American patients are informed, after the fact, that while the facility they used was “in network,” somehow one or more of their providers was “out of network” and the patients were subject to unexpected higher charges the patients are unfairly required to pay.
This surprise medical billing has stung a lot of Americans. According to one study by Stanford University, nearly 40 percent of American patients say they’ve suffered from unexpected, out-of-network bills. That is not a small percentage. It simply shows that the current system is rigged against the patients and needs to be fixed.
One proposed solution for how to do that is called benchmarking. It is not a good idea. As we have explained here, benchmarking would give the federal government final authority to set and impose medical rates across the country. Washington, D.C. bureaucrats would be charged with determining rates for physicians across the country:
It would ignore the fact that the cost and level of difficulty for performing health care services and treatments varies greatly by region and facility. By setting artificially lower-than-market rates for these services, doctors would be short-changed for the invaluable services they provide. These losses would simply be passed on to our nation’s hospitals and emergency rooms — threatening the financial stability of rural health care facilities in particular.

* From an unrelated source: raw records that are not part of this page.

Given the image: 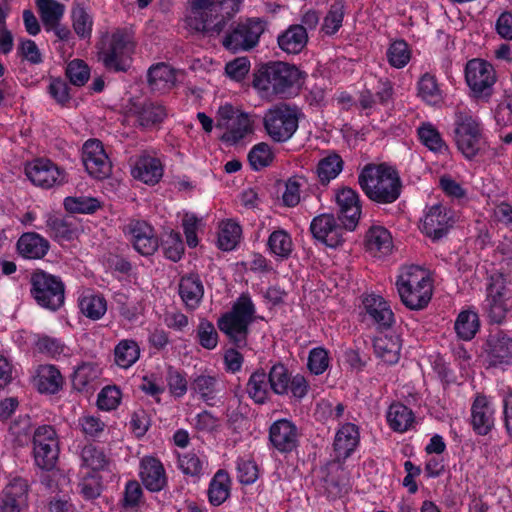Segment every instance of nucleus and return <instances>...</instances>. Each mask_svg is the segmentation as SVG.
<instances>
[{
  "label": "nucleus",
  "instance_id": "60",
  "mask_svg": "<svg viewBox=\"0 0 512 512\" xmlns=\"http://www.w3.org/2000/svg\"><path fill=\"white\" fill-rule=\"evenodd\" d=\"M66 76L71 84L83 86L90 77V69L83 60L74 59L67 65Z\"/></svg>",
  "mask_w": 512,
  "mask_h": 512
},
{
  "label": "nucleus",
  "instance_id": "1",
  "mask_svg": "<svg viewBox=\"0 0 512 512\" xmlns=\"http://www.w3.org/2000/svg\"><path fill=\"white\" fill-rule=\"evenodd\" d=\"M358 184L366 197L377 204H391L402 193L398 171L386 163L366 164L358 174Z\"/></svg>",
  "mask_w": 512,
  "mask_h": 512
},
{
  "label": "nucleus",
  "instance_id": "22",
  "mask_svg": "<svg viewBox=\"0 0 512 512\" xmlns=\"http://www.w3.org/2000/svg\"><path fill=\"white\" fill-rule=\"evenodd\" d=\"M128 232L131 235L133 247L141 255L149 256L159 247V241L154 229L145 221L133 220L128 224Z\"/></svg>",
  "mask_w": 512,
  "mask_h": 512
},
{
  "label": "nucleus",
  "instance_id": "27",
  "mask_svg": "<svg viewBox=\"0 0 512 512\" xmlns=\"http://www.w3.org/2000/svg\"><path fill=\"white\" fill-rule=\"evenodd\" d=\"M178 293L188 310L197 309L204 296V286L199 275L190 273L182 276L178 283Z\"/></svg>",
  "mask_w": 512,
  "mask_h": 512
},
{
  "label": "nucleus",
  "instance_id": "5",
  "mask_svg": "<svg viewBox=\"0 0 512 512\" xmlns=\"http://www.w3.org/2000/svg\"><path fill=\"white\" fill-rule=\"evenodd\" d=\"M225 0H191L187 25L190 29L208 36L219 35L231 16L222 13Z\"/></svg>",
  "mask_w": 512,
  "mask_h": 512
},
{
  "label": "nucleus",
  "instance_id": "38",
  "mask_svg": "<svg viewBox=\"0 0 512 512\" xmlns=\"http://www.w3.org/2000/svg\"><path fill=\"white\" fill-rule=\"evenodd\" d=\"M230 477L225 470H218L213 476L209 489L208 498L212 505L219 506L229 497Z\"/></svg>",
  "mask_w": 512,
  "mask_h": 512
},
{
  "label": "nucleus",
  "instance_id": "28",
  "mask_svg": "<svg viewBox=\"0 0 512 512\" xmlns=\"http://www.w3.org/2000/svg\"><path fill=\"white\" fill-rule=\"evenodd\" d=\"M131 173L135 179L155 185L163 176V165L158 158L143 154L135 160Z\"/></svg>",
  "mask_w": 512,
  "mask_h": 512
},
{
  "label": "nucleus",
  "instance_id": "45",
  "mask_svg": "<svg viewBox=\"0 0 512 512\" xmlns=\"http://www.w3.org/2000/svg\"><path fill=\"white\" fill-rule=\"evenodd\" d=\"M82 466L92 471L108 470L111 460L104 451L94 445H86L81 451Z\"/></svg>",
  "mask_w": 512,
  "mask_h": 512
},
{
  "label": "nucleus",
  "instance_id": "37",
  "mask_svg": "<svg viewBox=\"0 0 512 512\" xmlns=\"http://www.w3.org/2000/svg\"><path fill=\"white\" fill-rule=\"evenodd\" d=\"M267 246L271 254L280 260L288 259L293 252L291 235L284 229L274 230L268 237Z\"/></svg>",
  "mask_w": 512,
  "mask_h": 512
},
{
  "label": "nucleus",
  "instance_id": "34",
  "mask_svg": "<svg viewBox=\"0 0 512 512\" xmlns=\"http://www.w3.org/2000/svg\"><path fill=\"white\" fill-rule=\"evenodd\" d=\"M308 41L306 27L303 25H291L285 32L278 36L279 47L290 54H298L303 50Z\"/></svg>",
  "mask_w": 512,
  "mask_h": 512
},
{
  "label": "nucleus",
  "instance_id": "10",
  "mask_svg": "<svg viewBox=\"0 0 512 512\" xmlns=\"http://www.w3.org/2000/svg\"><path fill=\"white\" fill-rule=\"evenodd\" d=\"M216 128L225 130L220 138L223 142L231 145L238 143L253 131L249 115L234 108L231 104L219 107Z\"/></svg>",
  "mask_w": 512,
  "mask_h": 512
},
{
  "label": "nucleus",
  "instance_id": "58",
  "mask_svg": "<svg viewBox=\"0 0 512 512\" xmlns=\"http://www.w3.org/2000/svg\"><path fill=\"white\" fill-rule=\"evenodd\" d=\"M408 44L403 40L393 42L387 51V58L391 66L403 68L410 60Z\"/></svg>",
  "mask_w": 512,
  "mask_h": 512
},
{
  "label": "nucleus",
  "instance_id": "6",
  "mask_svg": "<svg viewBox=\"0 0 512 512\" xmlns=\"http://www.w3.org/2000/svg\"><path fill=\"white\" fill-rule=\"evenodd\" d=\"M301 111L296 105L280 102L266 110L263 126L267 135L277 143L292 138L299 126Z\"/></svg>",
  "mask_w": 512,
  "mask_h": 512
},
{
  "label": "nucleus",
  "instance_id": "54",
  "mask_svg": "<svg viewBox=\"0 0 512 512\" xmlns=\"http://www.w3.org/2000/svg\"><path fill=\"white\" fill-rule=\"evenodd\" d=\"M72 25L75 33L82 39L90 38L93 21L86 10L77 5L71 12Z\"/></svg>",
  "mask_w": 512,
  "mask_h": 512
},
{
  "label": "nucleus",
  "instance_id": "29",
  "mask_svg": "<svg viewBox=\"0 0 512 512\" xmlns=\"http://www.w3.org/2000/svg\"><path fill=\"white\" fill-rule=\"evenodd\" d=\"M359 444V430L355 424L346 423L336 433L334 450L338 460L347 459Z\"/></svg>",
  "mask_w": 512,
  "mask_h": 512
},
{
  "label": "nucleus",
  "instance_id": "35",
  "mask_svg": "<svg viewBox=\"0 0 512 512\" xmlns=\"http://www.w3.org/2000/svg\"><path fill=\"white\" fill-rule=\"evenodd\" d=\"M63 377L54 365H40L37 370L36 386L39 392L55 394L63 386Z\"/></svg>",
  "mask_w": 512,
  "mask_h": 512
},
{
  "label": "nucleus",
  "instance_id": "3",
  "mask_svg": "<svg viewBox=\"0 0 512 512\" xmlns=\"http://www.w3.org/2000/svg\"><path fill=\"white\" fill-rule=\"evenodd\" d=\"M396 287L401 302L410 310L424 309L432 297V284L428 275L415 265L401 270Z\"/></svg>",
  "mask_w": 512,
  "mask_h": 512
},
{
  "label": "nucleus",
  "instance_id": "7",
  "mask_svg": "<svg viewBox=\"0 0 512 512\" xmlns=\"http://www.w3.org/2000/svg\"><path fill=\"white\" fill-rule=\"evenodd\" d=\"M454 125V140L458 150L467 159H473L485 145L480 121L466 111H457Z\"/></svg>",
  "mask_w": 512,
  "mask_h": 512
},
{
  "label": "nucleus",
  "instance_id": "16",
  "mask_svg": "<svg viewBox=\"0 0 512 512\" xmlns=\"http://www.w3.org/2000/svg\"><path fill=\"white\" fill-rule=\"evenodd\" d=\"M82 162L88 174L95 179H106L112 172V164L98 139H89L84 143Z\"/></svg>",
  "mask_w": 512,
  "mask_h": 512
},
{
  "label": "nucleus",
  "instance_id": "33",
  "mask_svg": "<svg viewBox=\"0 0 512 512\" xmlns=\"http://www.w3.org/2000/svg\"><path fill=\"white\" fill-rule=\"evenodd\" d=\"M219 385V379L216 375L203 373L192 378L190 390L208 405H212V401L215 400L220 391Z\"/></svg>",
  "mask_w": 512,
  "mask_h": 512
},
{
  "label": "nucleus",
  "instance_id": "39",
  "mask_svg": "<svg viewBox=\"0 0 512 512\" xmlns=\"http://www.w3.org/2000/svg\"><path fill=\"white\" fill-rule=\"evenodd\" d=\"M387 421L394 431L405 432L414 423V415L404 404L394 403L388 409Z\"/></svg>",
  "mask_w": 512,
  "mask_h": 512
},
{
  "label": "nucleus",
  "instance_id": "24",
  "mask_svg": "<svg viewBox=\"0 0 512 512\" xmlns=\"http://www.w3.org/2000/svg\"><path fill=\"white\" fill-rule=\"evenodd\" d=\"M139 475L143 485L150 492H159L168 484L164 466L155 457L146 456L141 460Z\"/></svg>",
  "mask_w": 512,
  "mask_h": 512
},
{
  "label": "nucleus",
  "instance_id": "49",
  "mask_svg": "<svg viewBox=\"0 0 512 512\" xmlns=\"http://www.w3.org/2000/svg\"><path fill=\"white\" fill-rule=\"evenodd\" d=\"M343 169V160L337 154H330L321 159L317 165V174L323 185L336 178Z\"/></svg>",
  "mask_w": 512,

As David Williams of the Taxpayers Protection Alliance explained and we reported here, benchmarking amounts to price controls and would reward the more politically connected, larger parts of the health care industry while hurting those parts of the industry without much clout. This would be a national healthcare nightmare.
If the choices were only the current surprise billing system or benchmarking, it almost might be worth sticking with the devil we know.
Fortunately, those aren’t the only two options. Indeed, the notion that the solutions are either benchmarking or throwing up our hands is a false dichotomy — where you say there are only two choices as a way of swaying people, when there are really other options that could be more appealing.
There is another solution to this problem, one that would force insurance companies and medical providers to haggle it out and not bill hapless patients for the insurance companies and medical providers refusal to come to terms. This approach has already been tried in New York and it worked well.
Linda Lacewell, superintendent of the New York State Department of Financial Services explained in the New York Daily News:
From its implementation in March of 2015 through the end of 2018, the Out of Network Law has saved New Yorkers more than $400 million in emergency services alone, reduced out-of-network billing in New York by 34%, and lowered in-network emergency physician payments by 9%.
That same basic approach has been drafted into a bill with bipartisan support called the Stopping the Outrageous Practice of Surprise Medical Bills Act of 2019. It would keep the government out of the price setting game and would instead force insurance companies and out-of-network doctors into binding arbitration to settle the bills and leave the poor patients be.
The two would try to work something out and only when there was an absolute failure to come to terms would an arbitrator impose a settlement, on a case by case basis. The uncertainty of what the arbitrator would do is a strong incentive for each side to settle and stop making this the patient’s problem.
The STOP Surprise Medical Bills Act is a better solution to the surprise medical billing.